Published on February 14th, 2013 | by Andrew Reynolds
The Tomb of the Cybermen at the BFI
Another month and another stellar line up of the great and the good of the Whoinverse gather to share their love for a quintessential episode in the Second Doctor’s reign – we are of course talking about the BFI Southbank screening of the certified classic The Tomb of the Cybermen – and again Radio Times’ Patrick Mulkern was on hand to capture events as they unfolded.
Now, there was a little diversion before the main events when recently outed Who fan Frank Skinner joined BFI hosts Justin Johnson and Dick Fiddy on stage.
So just how big a fan is Frank?
Well, I’ve never dressed as a Cyberman – for pleasure!
I’m the lowest of all creatures, the celebrity fan…Having watched Doctor Who all my life, I still don’t know much about him. Even now Matt Smith can do one of those looks into the mid-distance and you think, ‘He’s seen so much…’
Up next was current show runner Steven Moffat who was only too happy to talk about the moment the episode scared him away from the Doctor:
When I first watched episode three of Tomb, I was so frightened I didn’t watch Doctor Who again until Jon Pertwee! Genuinely, from my heart, this is one of the best Doctor Who stories ever made. It is absolute genius. The most frightening thing about a monster isn’t when it arrives; it’s when it’s about to arrive.
Patrick Troughton is sheer magic as the Doctor… Everything we do in Cardiff… is out of love for the show you’re about to watch. I’m never more of a fan than when I work on Doctor Who, attempting to re-create what you’re about to see.
Then to the episode itself; an absolutely terrifying masterpiece that still has the power to creep its way under your skin to this day.
A technical hitch brought Michael Troughton to the stage to share his personal experience of his father’s craft:
[Patrick was] an incredibly nervous actor. I think this is something people don’t realise. He worked from the inside out, very emotional. Unlike Jon Pertwee, for instance, who was a very technical actor. My father worked from instinct.
And then it was over; the panel of selected guests including Anneke Wills, Director Michael Ferguson and Michael Kilgarriff took to the stage to offer their opinions on their time with the Doctor.

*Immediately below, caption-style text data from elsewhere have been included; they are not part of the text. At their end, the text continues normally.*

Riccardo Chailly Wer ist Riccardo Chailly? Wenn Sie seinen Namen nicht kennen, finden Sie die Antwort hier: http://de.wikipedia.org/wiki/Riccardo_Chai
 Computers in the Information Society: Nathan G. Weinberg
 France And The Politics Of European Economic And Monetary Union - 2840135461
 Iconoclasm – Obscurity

Wills, who worked with the First and Second Doctors, spoke of how here attitude towards the First Doctor, William Hartnell had changed after reading his granddaughter’s biography:
There was so much more to Bill than I knew at the time. All I knew was this difficult, bad-tempered person who kept saying, ‘It’s not my line, it’s your line and you forgot it.’ The switch-over from Bill to Patrick was like day from night. No wonder I was completely in love with Pat, because he was simply marvellous.
It’s an opinion shared by Director Michael Ferguson, who rates Troughton as:
…by far the best actor of them all, certainly from the early period. He was a thinking, caring actor, with an enormous amount of experience.

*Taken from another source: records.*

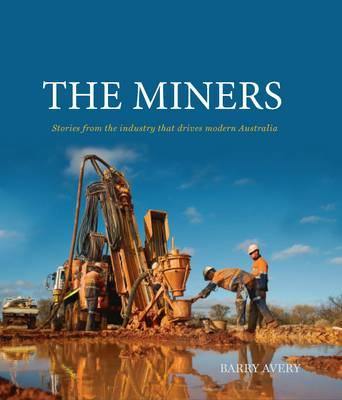 Image for The Miners: Stories from the Industry That Drives Modern Australia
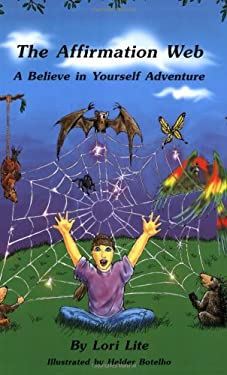 The Affirmation Web: A Believe in Yourself Adventure 9781886941250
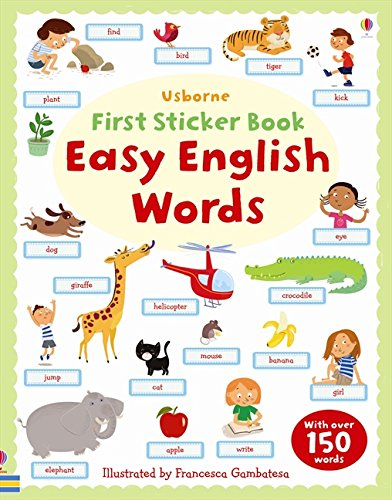 First Sticker Book: Easy English Words (First Sticker Books)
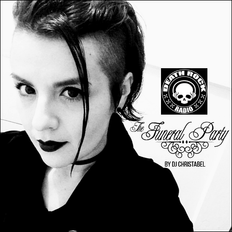 Dj CHRISTABEL - THE FUNERAL PARTY EP#16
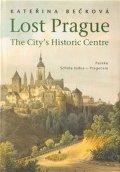 Bečková Kateřina: Lost Prague - The City's Historic Centre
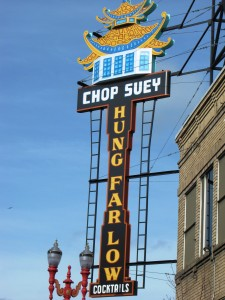 Hung Far Low - Famous Chop Suey and Famous name - Portland, Oregon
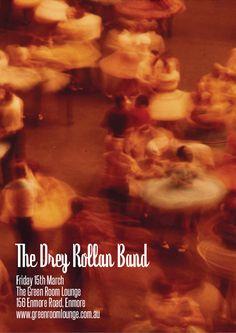 Drey Rollan Band. Friday March 15th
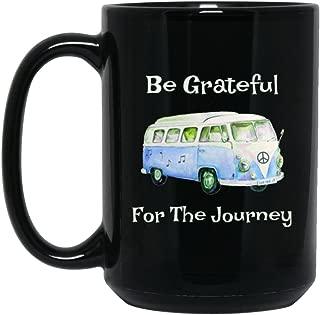Be Grateful For The Journey - Bus On Black Mug - Gift Idea For Deadheads - 15 oz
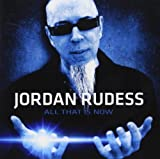 All That Is Now by Jordan Rudess (2013-08-03)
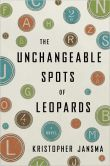 Book Cover Image. Title: The Unchangeable Spots of Leopards:  A Novel, Author: Kristopher Jansma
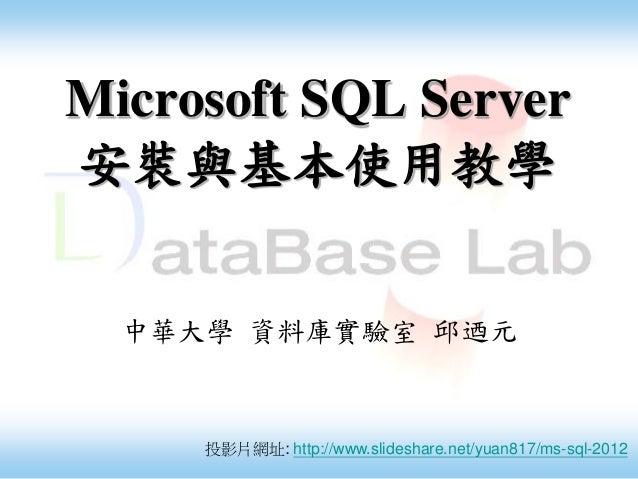 Microsoft SQL Server 安裝與基本使用教學 中華大學 資料庫實驗室 邱迺元 投影片網址: http://www.slideshare.net/yuan817/ms-sql-2012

Keeping the theme of comparing Patrick with his predecessor actor Michael Kilgarriff, who’s played several monsters in Doctor Who – an Ogron in Frontier in Space; the giant Robot; and the Cyber Controller twice (in Tomb and in Attack of the Cybermen nearly 18 years later) recalled watching Hartnell in panto in Ipswich in the 60s shortly after he’d given up the role:
It was very sad. The lights came up and there was the Tardis and out came Doctor Who, but he might as well have gone home at that point because the poor chap – well, I don’t know what he was doing in a panto. He couldn’t offer anything at all. He couldn’t sing. He couldn’t dance. The comics ran rings round him. Life after Doctor Who was not good for him.

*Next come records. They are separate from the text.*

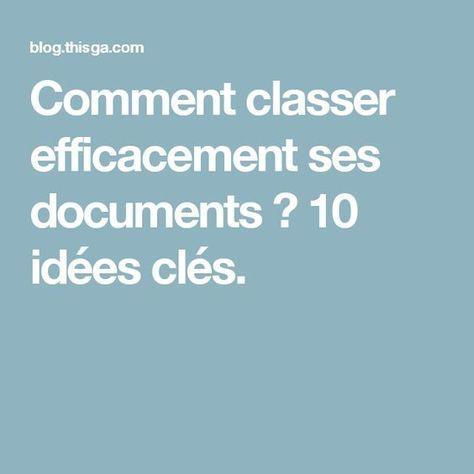 comment classer efficacement ses documents 10 id es cl s travail pinterest. Black Bedroom Furniture Sets. Home Design Ideas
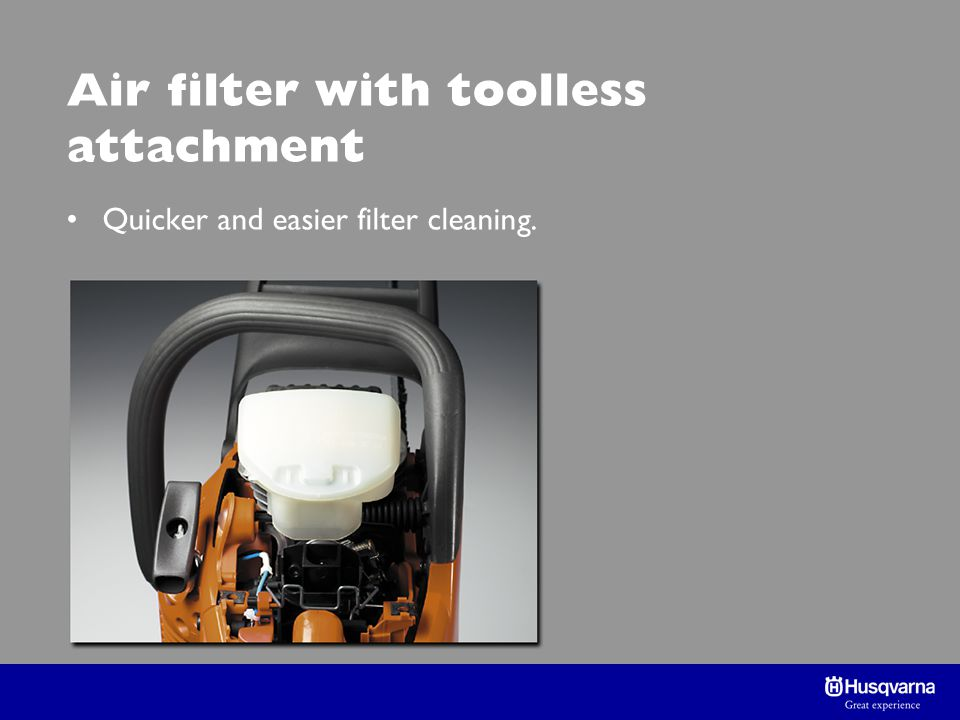 Air filter with toolless attachment Quicker and easier filter cleaning.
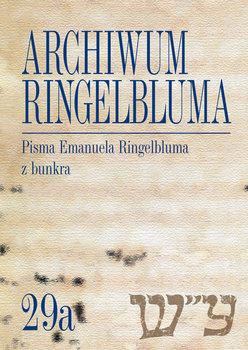 Pisma Emanuela Ringelbluma z bunkra. Archiwum Ringelbluma. Tom 29a-Bergman Eleonora, Epsztein Tadeusz, Siek Magdalena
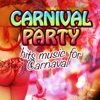 Carnival Party (Hits Music For Carnaval)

It’s a rather introspective note to leave the celebrations on but with there can be no doubting that whatever his feelings towards the show at the end of his tenure – he helped the show become what it is today.
And that’s the pleasure of these amazing BFI screenings; the chance to look, chart the course and evaluate the collection of contradictions that go into making the show exactly what it is.
Sunday 10 March will see the premiere of the Jon Pertwee 1971 classic, The Mind of Evil in its newly coloured-restored form.